▶ _Task to carry out_:
All of the data below should come back exactly as written, minus its images.

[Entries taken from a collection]
================================
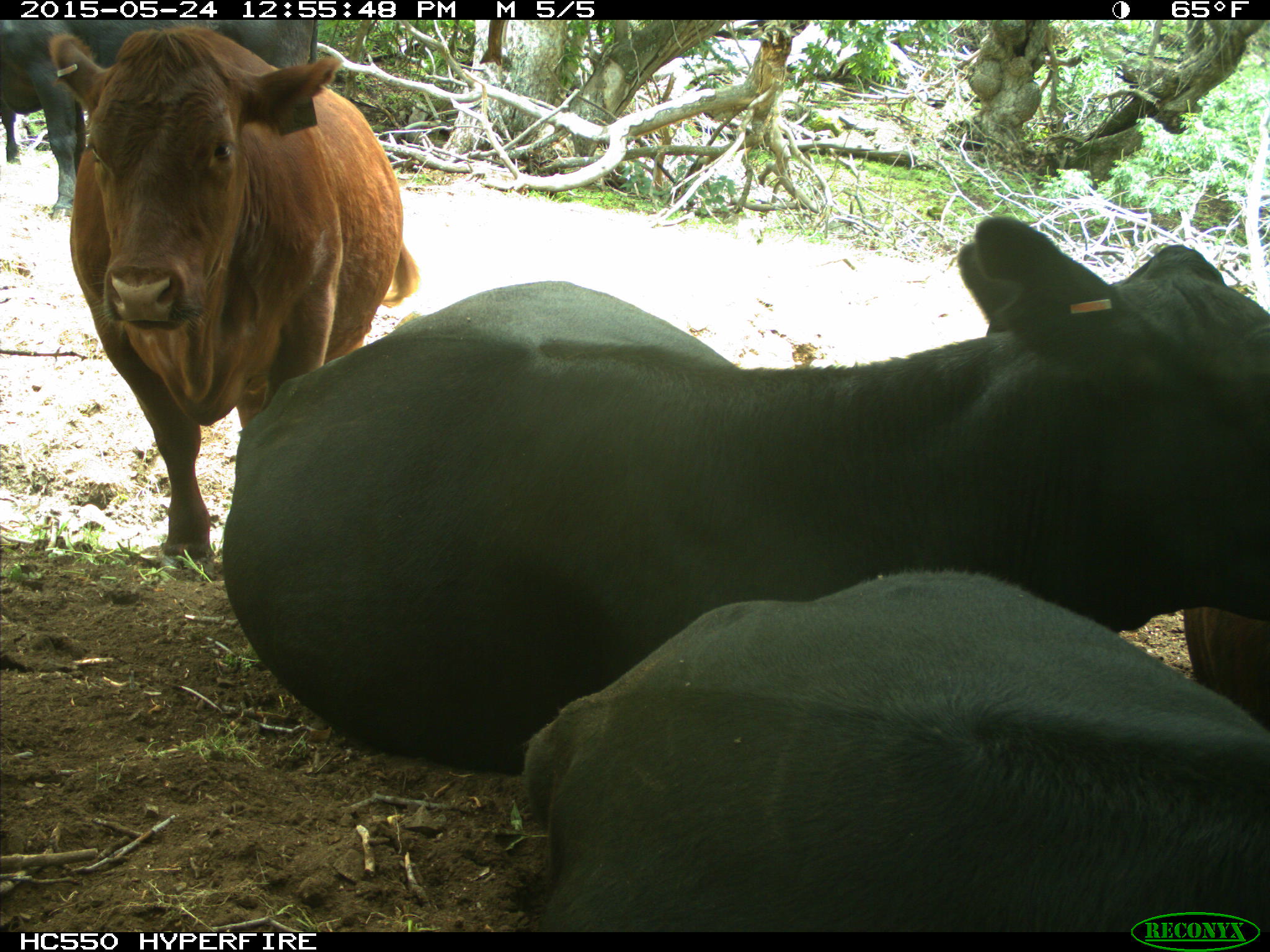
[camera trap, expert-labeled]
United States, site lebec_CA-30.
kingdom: Animalia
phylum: Chordata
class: Mammalia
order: Artiodactyla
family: Bovidae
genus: Bos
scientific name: Bos taurus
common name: domestic cow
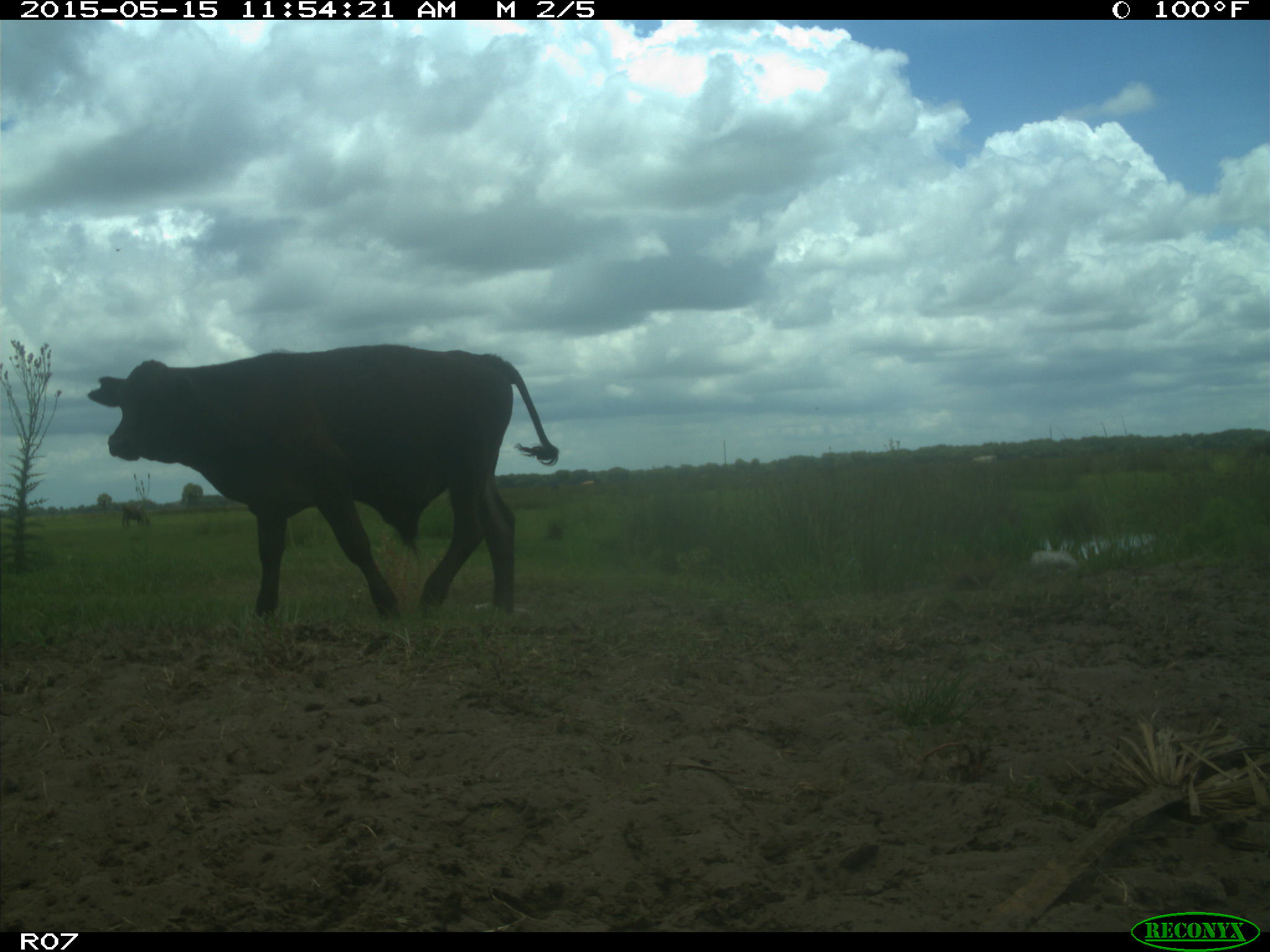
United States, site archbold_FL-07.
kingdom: Animalia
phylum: Chordata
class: Mammalia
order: Artiodactyla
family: Bovidae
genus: Bos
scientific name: Bos taurus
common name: domestic cow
================================
▶ _Your solution_:
[camera trap, expert-labeled]
United States, site lebec_CA-30.
kingdom: Animalia
phylum: Chordata
class: Mammalia
order: Artiodactyla
family: Bovidae
genus: Bos
scientific name: Bos taurus
common name: domestic cow
United States, site archbold_FL-07.
kingdom: Animalia
phylum: Chordata
class: Mammalia
order: Artiodactyla
family: Bovidae
genus: Bos
scientific name: Bos taurus
common name: domestic cow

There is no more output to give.